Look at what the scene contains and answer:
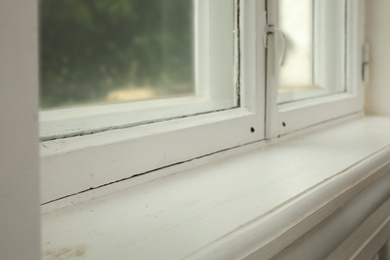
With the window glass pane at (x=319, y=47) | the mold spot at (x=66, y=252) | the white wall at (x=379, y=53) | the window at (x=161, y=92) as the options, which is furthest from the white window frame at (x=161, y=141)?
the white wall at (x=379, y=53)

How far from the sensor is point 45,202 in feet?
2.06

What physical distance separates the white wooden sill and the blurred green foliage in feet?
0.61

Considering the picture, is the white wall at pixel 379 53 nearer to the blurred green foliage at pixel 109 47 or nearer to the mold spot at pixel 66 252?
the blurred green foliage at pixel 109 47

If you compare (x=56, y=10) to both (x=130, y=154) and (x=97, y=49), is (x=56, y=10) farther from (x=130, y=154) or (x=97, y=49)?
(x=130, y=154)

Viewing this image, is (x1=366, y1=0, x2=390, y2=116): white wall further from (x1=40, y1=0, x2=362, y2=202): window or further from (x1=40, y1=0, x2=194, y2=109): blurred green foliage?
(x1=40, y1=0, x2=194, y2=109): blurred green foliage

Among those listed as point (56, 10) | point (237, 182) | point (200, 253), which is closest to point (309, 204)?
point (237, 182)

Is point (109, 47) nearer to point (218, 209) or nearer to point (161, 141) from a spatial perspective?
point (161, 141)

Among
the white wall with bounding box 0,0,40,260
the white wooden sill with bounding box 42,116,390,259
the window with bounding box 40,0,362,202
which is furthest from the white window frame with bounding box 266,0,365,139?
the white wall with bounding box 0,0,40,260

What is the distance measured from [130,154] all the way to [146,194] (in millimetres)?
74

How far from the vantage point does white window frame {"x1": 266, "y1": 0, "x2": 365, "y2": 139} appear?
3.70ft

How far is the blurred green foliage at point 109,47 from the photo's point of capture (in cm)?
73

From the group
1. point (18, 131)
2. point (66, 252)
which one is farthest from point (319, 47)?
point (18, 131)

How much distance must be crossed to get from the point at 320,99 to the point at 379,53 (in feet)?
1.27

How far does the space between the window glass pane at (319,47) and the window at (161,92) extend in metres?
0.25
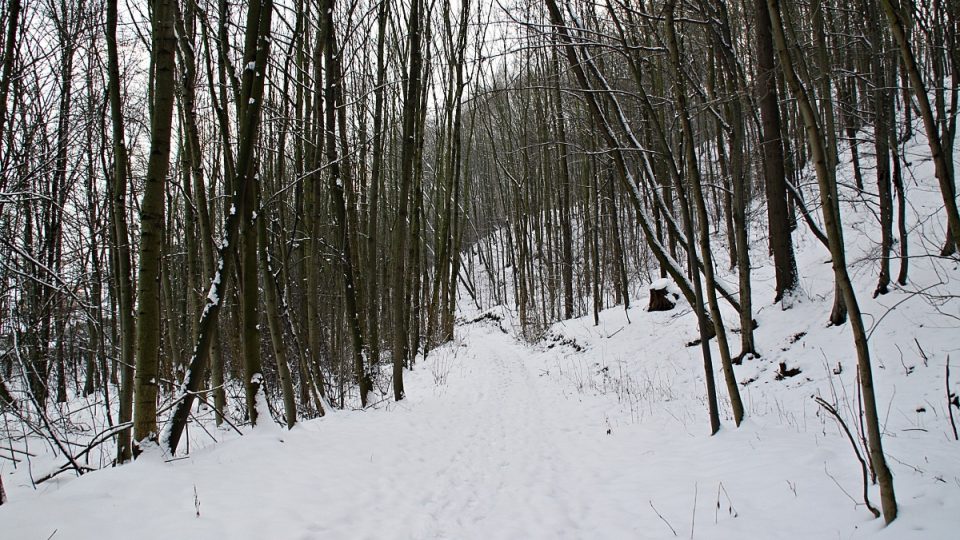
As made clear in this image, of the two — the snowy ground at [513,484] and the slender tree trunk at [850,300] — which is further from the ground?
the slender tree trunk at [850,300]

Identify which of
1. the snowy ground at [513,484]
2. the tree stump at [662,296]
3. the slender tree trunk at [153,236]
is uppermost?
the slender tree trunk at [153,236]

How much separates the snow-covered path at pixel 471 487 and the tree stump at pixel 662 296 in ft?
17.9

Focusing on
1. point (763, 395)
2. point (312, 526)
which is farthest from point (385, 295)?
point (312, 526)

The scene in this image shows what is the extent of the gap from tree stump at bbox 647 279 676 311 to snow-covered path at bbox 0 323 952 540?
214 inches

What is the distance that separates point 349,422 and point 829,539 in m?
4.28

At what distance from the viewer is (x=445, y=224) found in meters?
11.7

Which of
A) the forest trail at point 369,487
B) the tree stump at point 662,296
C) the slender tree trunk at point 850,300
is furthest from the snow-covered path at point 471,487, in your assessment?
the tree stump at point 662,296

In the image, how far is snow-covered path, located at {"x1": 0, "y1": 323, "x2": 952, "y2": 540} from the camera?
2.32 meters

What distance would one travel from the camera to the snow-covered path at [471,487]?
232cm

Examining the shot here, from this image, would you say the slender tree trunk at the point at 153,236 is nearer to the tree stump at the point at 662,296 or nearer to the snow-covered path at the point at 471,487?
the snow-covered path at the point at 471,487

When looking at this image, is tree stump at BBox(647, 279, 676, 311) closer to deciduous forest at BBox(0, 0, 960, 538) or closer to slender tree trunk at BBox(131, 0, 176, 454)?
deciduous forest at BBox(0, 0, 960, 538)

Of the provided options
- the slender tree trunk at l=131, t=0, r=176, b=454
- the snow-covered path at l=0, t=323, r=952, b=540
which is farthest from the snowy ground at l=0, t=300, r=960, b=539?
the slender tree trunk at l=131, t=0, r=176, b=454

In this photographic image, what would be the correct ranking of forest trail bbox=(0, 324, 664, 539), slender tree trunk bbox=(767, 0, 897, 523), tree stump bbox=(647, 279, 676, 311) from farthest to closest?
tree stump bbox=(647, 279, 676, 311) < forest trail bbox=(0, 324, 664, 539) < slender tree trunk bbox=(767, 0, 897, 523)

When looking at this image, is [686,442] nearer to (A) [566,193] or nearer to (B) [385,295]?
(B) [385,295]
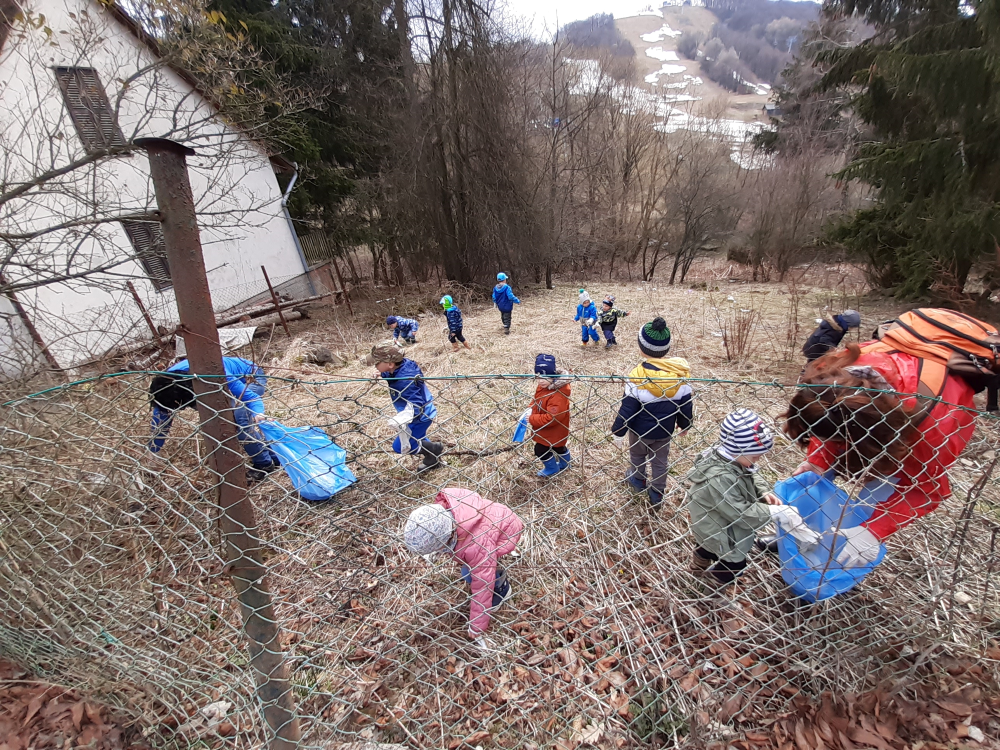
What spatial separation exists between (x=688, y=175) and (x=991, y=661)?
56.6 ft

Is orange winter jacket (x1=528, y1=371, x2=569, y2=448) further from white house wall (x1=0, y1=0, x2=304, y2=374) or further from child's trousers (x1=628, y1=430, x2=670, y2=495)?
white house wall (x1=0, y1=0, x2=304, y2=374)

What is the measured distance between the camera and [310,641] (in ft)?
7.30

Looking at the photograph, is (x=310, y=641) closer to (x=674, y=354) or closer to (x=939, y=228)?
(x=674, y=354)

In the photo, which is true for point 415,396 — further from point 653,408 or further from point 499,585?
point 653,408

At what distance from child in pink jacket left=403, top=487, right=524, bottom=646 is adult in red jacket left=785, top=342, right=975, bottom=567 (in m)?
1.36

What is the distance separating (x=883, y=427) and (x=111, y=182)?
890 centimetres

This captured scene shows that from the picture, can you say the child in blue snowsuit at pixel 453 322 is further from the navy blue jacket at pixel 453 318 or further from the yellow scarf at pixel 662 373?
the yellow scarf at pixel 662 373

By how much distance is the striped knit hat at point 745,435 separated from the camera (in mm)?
★ ★ ★ ★ ★
- _Task directions_: Print all of the records above word for word, leaving out the pictures.

- _Correct answer_:
Look at what the scene contains and answer:
With the window glass pane at (x=319, y=47) | the mold spot at (x=66, y=252) | the white wall at (x=379, y=53) | the window at (x=161, y=92) as the options, which is furthest from the white window frame at (x=161, y=141)?
the white wall at (x=379, y=53)

How far from the sensor is point 45,202 in feet?
2.06

What physical distance separates the white wooden sill and the blurred green foliage in feet?
0.61

Considering the picture, is the white wall at pixel 379 53 nearer to the blurred green foliage at pixel 109 47 or nearer to the mold spot at pixel 66 252?
the blurred green foliage at pixel 109 47

If you compare (x=56, y=10) to both (x=130, y=154) and (x=97, y=49), is (x=56, y=10) farther from (x=130, y=154) or (x=97, y=49)?
(x=130, y=154)

Viewing this image, is (x1=366, y1=0, x2=390, y2=116): white wall further from (x1=40, y1=0, x2=362, y2=202): window or further from (x1=40, y1=0, x2=194, y2=109): blurred green foliage?
(x1=40, y1=0, x2=194, y2=109): blurred green foliage

Among those listed as point (56, 10) | point (237, 182) | point (200, 253), which is closest to point (309, 204)?
point (237, 182)

Is point (109, 47) nearer to point (218, 209) or nearer to point (161, 141) from a spatial perspective?
point (161, 141)

Among
the white wall with bounding box 0,0,40,260
the white wooden sill with bounding box 42,116,390,259
the window with bounding box 40,0,362,202
which is furthest from the white window frame with bounding box 266,0,365,139?
the white wall with bounding box 0,0,40,260

What is the distance measured from [130,154] all the way to [146,194] (in millimetres)?
74

How far from the vantage point does white window frame {"x1": 266, "y1": 0, "x2": 365, "y2": 139} appear?
3.70ft

How far is the blurred green foliage at point 109,47 from the photo's point of capture (in cm)?
73

From the group
1. point (18, 131)
2. point (66, 252)
which one is farthest from point (319, 47)?
point (18, 131)

How much distance must be crossed to get from the point at 320,99 to the point at 379,53 (in feet)?
1.27

How far does the space between the window glass pane at (319,47) and the window at (161,92) extend in metres?
0.25
As made clear in this image, of the two — the snowy ground at [513,484] and the slender tree trunk at [850,300] — which is further from the ground?
the slender tree trunk at [850,300]

Identify which of
1. the snowy ground at [513,484]
2. the tree stump at [662,296]
3. the slender tree trunk at [153,236]
is uppermost?
the slender tree trunk at [153,236]

How much separates the snow-covered path at pixel 471 487 and the tree stump at pixel 662 296 in ft?
17.9

Focusing on
1. point (763, 395)
2. point (312, 526)
which is farthest from point (385, 295)?
point (312, 526)

The scene in this image shows what is the extent of the gap from tree stump at bbox 647 279 676 311 to snow-covered path at bbox 0 323 952 540?
214 inches

What is the distance that separates point 349,422 and point 829,539 in m?
4.28

At what distance from the viewer is (x=445, y=224) found in meters?
11.7

Which of
A) the forest trail at point 369,487
B) the tree stump at point 662,296
C) the slender tree trunk at point 850,300
is furthest from the snow-covered path at point 471,487, in your assessment?
the tree stump at point 662,296

In the image, how far is snow-covered path, located at {"x1": 0, "y1": 323, "x2": 952, "y2": 540} from the camera?
2.32 meters

What distance would one travel from the camera to the snow-covered path at [471,487]?
232cm

Examining the shot here, from this image, would you say the slender tree trunk at the point at 153,236 is nearer to the tree stump at the point at 662,296 or nearer to the snow-covered path at the point at 471,487?
the snow-covered path at the point at 471,487

When looking at this image, is tree stump at BBox(647, 279, 676, 311) closer to deciduous forest at BBox(0, 0, 960, 538) or closer to slender tree trunk at BBox(131, 0, 176, 454)?
deciduous forest at BBox(0, 0, 960, 538)

Of the provided options
- the slender tree trunk at l=131, t=0, r=176, b=454
- the snow-covered path at l=0, t=323, r=952, b=540
which is farthest from the snowy ground at l=0, t=300, r=960, b=539?
the slender tree trunk at l=131, t=0, r=176, b=454

In this photographic image, what would be the correct ranking of forest trail bbox=(0, 324, 664, 539), slender tree trunk bbox=(767, 0, 897, 523), tree stump bbox=(647, 279, 676, 311) from farthest to closest?
tree stump bbox=(647, 279, 676, 311) < forest trail bbox=(0, 324, 664, 539) < slender tree trunk bbox=(767, 0, 897, 523)

When looking at this image, is [686,442] nearer to (A) [566,193] or nearer to (B) [385,295]?
(B) [385,295]
What spatial separation exists between (x=688, y=175) and (x=991, y=661)?
56.6 ft

Is orange winter jacket (x1=528, y1=371, x2=569, y2=448) further from white house wall (x1=0, y1=0, x2=304, y2=374) or further from child's trousers (x1=628, y1=430, x2=670, y2=495)?
white house wall (x1=0, y1=0, x2=304, y2=374)

What is the measured distance between the camera and [310,641] (in ft)?
7.30

Looking at the photograph, is (x=310, y=641) closer to (x=674, y=354) or closer to (x=939, y=228)?
(x=674, y=354)

In the photo, which is true for point 415,396 — further from point 653,408 or further from point 499,585?
point 653,408

At what distance from child in pink jacket left=403, top=487, right=524, bottom=646 is adult in red jacket left=785, top=342, right=975, bottom=567 (in m)?
1.36

What is the distance separating (x=883, y=427) and (x=111, y=182)?
890 centimetres

This captured scene shows that from the picture, can you say the child in blue snowsuit at pixel 453 322 is further from the navy blue jacket at pixel 453 318 or further from the yellow scarf at pixel 662 373?
the yellow scarf at pixel 662 373

By how much distance is the striped knit hat at point 745,435 separated from the camera (in mm)?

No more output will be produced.